While it’s true that little happens here that might be called educational (no counting or reciting the alphabet), it’s all harmless. At its center are the fluorescent Teletubbies themselves: Tinky Winky (the purple one), Po (the red one), Laa-Laa (the yellow one) and Dipsy (the green one). They live and sleep together (ooh, inappropriate!) in a futuristic geodesic dome and bop cooingly through a green, flowered paradise called Teletubbyland.
These live-action creatures who resemble the colorized offspring of the Pillsbury Doughboy and E.T. sport oversize ears, scalp protrusions and cold, lifeless eyes. They skip to and fro, eating pink custard and toast and cavorting with computer-generated animals beneath a giant pinwheel and a sun with a baby’s chubby face. They also stick out their tummies a lot and watch TV sets embedded in those abdomens, TVs that play video scenes of real children fooling around.
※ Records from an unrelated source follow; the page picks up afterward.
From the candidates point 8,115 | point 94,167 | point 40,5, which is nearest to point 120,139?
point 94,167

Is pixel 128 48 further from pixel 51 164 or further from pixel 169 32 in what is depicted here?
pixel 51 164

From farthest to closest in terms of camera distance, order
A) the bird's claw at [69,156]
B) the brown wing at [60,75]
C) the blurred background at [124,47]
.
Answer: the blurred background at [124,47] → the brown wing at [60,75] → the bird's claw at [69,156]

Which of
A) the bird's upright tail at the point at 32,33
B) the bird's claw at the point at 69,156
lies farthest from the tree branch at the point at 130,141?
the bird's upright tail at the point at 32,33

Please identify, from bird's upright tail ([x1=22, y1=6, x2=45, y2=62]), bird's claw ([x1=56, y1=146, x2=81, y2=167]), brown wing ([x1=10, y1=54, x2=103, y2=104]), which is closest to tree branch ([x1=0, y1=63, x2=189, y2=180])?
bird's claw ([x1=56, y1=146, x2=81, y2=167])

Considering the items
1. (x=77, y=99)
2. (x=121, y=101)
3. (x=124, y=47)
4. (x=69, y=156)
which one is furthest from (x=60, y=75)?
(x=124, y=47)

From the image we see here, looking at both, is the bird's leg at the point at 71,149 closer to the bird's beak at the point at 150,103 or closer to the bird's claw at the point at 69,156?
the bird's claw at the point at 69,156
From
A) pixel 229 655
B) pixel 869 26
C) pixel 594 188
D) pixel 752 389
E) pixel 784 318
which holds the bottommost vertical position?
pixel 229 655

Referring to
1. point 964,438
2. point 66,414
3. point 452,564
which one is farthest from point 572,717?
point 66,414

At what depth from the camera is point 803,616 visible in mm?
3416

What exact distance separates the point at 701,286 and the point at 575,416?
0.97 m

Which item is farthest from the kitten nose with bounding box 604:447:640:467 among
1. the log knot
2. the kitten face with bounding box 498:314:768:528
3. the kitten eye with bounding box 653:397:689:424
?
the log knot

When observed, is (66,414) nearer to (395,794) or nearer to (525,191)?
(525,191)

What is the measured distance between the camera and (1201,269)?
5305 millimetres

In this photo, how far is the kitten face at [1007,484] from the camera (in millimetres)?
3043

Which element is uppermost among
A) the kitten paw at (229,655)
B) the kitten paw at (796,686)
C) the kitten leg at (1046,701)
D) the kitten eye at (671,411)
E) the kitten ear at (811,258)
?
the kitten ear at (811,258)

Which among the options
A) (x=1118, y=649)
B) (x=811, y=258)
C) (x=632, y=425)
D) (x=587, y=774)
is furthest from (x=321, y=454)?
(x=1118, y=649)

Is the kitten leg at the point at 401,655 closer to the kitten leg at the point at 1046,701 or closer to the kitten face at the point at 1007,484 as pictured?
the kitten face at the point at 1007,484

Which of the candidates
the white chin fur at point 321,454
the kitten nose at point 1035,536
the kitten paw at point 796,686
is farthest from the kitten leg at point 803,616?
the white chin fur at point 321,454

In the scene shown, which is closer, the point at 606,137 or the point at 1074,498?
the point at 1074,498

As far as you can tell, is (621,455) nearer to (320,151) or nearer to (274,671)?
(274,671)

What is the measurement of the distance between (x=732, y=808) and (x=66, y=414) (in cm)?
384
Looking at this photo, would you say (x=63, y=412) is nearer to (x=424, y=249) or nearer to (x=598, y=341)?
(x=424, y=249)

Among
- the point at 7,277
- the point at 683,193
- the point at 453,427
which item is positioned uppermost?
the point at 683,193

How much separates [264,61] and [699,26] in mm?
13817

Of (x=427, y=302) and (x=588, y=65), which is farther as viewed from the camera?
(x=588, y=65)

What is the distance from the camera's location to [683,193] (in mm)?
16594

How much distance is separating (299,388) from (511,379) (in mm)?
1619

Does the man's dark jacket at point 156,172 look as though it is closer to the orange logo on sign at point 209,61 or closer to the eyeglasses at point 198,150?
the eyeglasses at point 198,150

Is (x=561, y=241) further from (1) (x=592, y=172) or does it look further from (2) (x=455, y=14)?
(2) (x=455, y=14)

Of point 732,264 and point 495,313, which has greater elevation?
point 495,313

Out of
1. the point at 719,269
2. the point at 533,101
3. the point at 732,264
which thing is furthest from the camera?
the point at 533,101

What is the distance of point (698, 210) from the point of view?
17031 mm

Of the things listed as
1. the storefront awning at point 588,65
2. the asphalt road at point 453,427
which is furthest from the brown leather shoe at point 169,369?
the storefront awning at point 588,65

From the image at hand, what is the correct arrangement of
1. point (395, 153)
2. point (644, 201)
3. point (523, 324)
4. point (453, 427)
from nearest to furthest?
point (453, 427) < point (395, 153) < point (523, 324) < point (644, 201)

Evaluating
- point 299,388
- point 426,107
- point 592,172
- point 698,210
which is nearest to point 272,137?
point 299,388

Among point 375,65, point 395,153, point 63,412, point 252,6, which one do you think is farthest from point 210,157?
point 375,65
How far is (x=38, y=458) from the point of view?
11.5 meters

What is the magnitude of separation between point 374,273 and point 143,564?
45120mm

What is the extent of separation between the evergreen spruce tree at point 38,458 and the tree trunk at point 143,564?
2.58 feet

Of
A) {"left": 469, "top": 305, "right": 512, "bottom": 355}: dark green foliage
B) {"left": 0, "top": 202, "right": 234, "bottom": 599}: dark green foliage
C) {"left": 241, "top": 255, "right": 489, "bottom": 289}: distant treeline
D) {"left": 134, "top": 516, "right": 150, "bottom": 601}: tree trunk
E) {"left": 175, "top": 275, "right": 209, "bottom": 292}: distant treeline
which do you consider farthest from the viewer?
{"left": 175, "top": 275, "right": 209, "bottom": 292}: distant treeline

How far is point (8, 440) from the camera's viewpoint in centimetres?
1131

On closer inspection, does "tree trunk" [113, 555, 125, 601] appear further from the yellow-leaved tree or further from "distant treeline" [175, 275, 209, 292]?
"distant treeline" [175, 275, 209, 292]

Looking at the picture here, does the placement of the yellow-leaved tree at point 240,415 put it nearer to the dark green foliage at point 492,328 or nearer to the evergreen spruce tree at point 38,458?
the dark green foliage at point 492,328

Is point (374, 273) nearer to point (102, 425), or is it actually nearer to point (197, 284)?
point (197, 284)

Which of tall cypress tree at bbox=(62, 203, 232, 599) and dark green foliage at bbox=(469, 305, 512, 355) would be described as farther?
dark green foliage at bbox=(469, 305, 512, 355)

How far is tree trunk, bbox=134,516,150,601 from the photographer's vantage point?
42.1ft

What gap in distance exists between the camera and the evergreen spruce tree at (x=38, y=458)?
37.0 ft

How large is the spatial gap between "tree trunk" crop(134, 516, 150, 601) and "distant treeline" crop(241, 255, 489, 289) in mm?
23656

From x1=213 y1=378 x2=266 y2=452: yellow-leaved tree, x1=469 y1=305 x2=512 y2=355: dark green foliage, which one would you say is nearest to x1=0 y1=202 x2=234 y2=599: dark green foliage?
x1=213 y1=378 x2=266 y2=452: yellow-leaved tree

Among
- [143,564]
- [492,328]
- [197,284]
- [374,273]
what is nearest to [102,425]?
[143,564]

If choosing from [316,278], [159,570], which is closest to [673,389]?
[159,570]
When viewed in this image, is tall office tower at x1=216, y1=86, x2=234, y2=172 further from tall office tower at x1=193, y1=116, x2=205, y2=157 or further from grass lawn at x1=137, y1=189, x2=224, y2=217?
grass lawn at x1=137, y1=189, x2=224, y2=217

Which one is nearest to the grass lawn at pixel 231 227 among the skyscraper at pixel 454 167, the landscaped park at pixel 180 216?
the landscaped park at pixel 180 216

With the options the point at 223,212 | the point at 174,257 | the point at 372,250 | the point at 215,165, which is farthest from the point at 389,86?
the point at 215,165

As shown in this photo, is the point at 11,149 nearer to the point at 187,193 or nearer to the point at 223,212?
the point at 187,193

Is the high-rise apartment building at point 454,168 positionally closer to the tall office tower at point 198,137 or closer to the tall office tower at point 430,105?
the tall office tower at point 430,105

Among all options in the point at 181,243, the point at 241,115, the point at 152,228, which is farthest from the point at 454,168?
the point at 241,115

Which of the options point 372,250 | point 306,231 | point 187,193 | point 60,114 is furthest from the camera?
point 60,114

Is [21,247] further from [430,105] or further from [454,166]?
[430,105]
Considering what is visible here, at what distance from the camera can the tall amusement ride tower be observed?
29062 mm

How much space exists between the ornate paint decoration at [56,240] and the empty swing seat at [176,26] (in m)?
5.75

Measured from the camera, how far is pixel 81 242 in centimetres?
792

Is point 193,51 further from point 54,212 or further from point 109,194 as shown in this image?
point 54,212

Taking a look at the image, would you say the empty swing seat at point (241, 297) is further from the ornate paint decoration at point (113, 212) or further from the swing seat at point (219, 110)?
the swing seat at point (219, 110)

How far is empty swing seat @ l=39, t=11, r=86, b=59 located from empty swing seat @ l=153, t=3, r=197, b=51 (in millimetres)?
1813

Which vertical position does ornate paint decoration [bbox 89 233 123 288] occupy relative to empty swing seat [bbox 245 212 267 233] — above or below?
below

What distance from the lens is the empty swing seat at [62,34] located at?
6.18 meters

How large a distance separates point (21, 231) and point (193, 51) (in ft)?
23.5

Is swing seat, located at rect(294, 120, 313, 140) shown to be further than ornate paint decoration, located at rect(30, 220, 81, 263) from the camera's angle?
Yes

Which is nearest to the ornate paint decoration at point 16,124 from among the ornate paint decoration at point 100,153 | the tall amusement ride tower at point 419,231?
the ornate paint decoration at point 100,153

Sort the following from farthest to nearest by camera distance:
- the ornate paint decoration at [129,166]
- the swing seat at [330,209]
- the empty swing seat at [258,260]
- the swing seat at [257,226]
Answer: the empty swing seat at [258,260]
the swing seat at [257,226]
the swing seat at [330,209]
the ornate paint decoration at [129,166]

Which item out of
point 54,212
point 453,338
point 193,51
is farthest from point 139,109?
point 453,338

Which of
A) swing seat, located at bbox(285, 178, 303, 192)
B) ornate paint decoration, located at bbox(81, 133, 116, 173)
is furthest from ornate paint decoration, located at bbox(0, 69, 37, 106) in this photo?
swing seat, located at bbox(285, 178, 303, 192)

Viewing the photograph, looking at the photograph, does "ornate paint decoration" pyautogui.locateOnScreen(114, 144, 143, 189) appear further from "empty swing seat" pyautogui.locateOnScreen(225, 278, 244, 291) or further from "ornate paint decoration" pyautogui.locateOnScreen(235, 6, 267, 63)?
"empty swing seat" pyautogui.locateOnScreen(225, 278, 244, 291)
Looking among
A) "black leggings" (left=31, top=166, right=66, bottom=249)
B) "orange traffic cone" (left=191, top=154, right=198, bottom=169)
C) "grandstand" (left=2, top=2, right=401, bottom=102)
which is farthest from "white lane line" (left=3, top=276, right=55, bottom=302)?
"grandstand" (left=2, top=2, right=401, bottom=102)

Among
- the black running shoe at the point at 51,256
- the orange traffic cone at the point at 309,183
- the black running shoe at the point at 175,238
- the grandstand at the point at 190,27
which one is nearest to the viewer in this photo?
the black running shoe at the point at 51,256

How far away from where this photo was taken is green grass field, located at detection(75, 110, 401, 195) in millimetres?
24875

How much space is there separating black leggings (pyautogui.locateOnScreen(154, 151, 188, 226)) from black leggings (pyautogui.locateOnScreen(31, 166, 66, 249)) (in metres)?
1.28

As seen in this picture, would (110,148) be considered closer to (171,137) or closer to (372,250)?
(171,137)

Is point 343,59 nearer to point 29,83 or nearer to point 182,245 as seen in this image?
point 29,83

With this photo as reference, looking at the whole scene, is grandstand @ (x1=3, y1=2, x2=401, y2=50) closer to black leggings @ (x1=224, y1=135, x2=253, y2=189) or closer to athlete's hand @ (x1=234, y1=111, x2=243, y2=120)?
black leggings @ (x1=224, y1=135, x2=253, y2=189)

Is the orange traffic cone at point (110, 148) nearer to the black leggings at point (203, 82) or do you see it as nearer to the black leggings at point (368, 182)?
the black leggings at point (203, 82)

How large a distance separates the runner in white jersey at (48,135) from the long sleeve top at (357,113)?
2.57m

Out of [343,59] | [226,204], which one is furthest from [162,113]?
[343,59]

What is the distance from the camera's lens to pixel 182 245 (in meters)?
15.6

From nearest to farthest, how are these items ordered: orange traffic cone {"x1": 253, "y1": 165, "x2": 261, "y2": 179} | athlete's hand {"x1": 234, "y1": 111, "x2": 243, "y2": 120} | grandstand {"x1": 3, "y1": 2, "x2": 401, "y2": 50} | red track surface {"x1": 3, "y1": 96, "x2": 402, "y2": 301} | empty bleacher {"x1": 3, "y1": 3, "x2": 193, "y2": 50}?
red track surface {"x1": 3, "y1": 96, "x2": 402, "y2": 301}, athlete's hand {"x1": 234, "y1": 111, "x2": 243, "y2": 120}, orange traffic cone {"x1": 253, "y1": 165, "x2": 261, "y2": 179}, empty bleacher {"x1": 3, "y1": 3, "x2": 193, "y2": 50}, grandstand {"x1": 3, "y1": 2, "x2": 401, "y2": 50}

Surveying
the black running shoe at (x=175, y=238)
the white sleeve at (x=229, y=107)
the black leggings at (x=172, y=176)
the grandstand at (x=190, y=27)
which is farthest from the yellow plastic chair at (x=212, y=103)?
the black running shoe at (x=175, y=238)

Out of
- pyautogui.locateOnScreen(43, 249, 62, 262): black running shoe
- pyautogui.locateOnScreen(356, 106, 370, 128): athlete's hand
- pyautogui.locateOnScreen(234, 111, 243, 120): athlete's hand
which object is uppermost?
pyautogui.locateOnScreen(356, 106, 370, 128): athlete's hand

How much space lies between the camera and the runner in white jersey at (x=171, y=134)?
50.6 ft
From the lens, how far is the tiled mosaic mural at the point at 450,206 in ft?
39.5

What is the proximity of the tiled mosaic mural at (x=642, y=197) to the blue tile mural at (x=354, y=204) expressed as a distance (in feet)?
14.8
The Flab Four speak in cutesy clipped gibberish, saying “eh-oh” for hello and “cooter” for scooter — giving rise to the charges of dumbing-down from children’s advocates convinced that this will send tots straight into catatonia. They also do just about everything twice (saying “Again-again! Again-again!” constantly). This has no doubt helped fuel the show’s allure for druggies, who after inhaling a certain substance must think, “Whoa, man! Didn’t they just do that?”
Everything seems to happen on “Teletubbies” in super slo-mo–again, to appeal to tots as young as 1, for whom the world remains a confusing place. A scene of a kid brushing and saddling a horse will take five minutes. And no one says a whole lot, with most of the verbiage supplied by disembodied voices heard over an odd system of speakers.
As devised by creator-producer Anne Wood, writer and co-creator Andrew Davenport and choreographer Nicky Hinkley, the half-hour can be more than a little bit unsettling for grown-ups, akin to watching Muppets on acid. But the real test is how little kids respond to it. My 21-month-old son, Dylan, was fairly entranced by “Teletubbies” — for roughly the first 20 minutes. He raised and lowered his arms right along with the Tubbies, briefly giving it the feel of a preschool “Jack LaLanne.”
Then Dylan got bored and wandered off to crash one of his trucks repeatedly into the couch. Perhaps he, like me, ultimately sensed that Tinky Winky had the potential for great depravity. Tech credits are superior.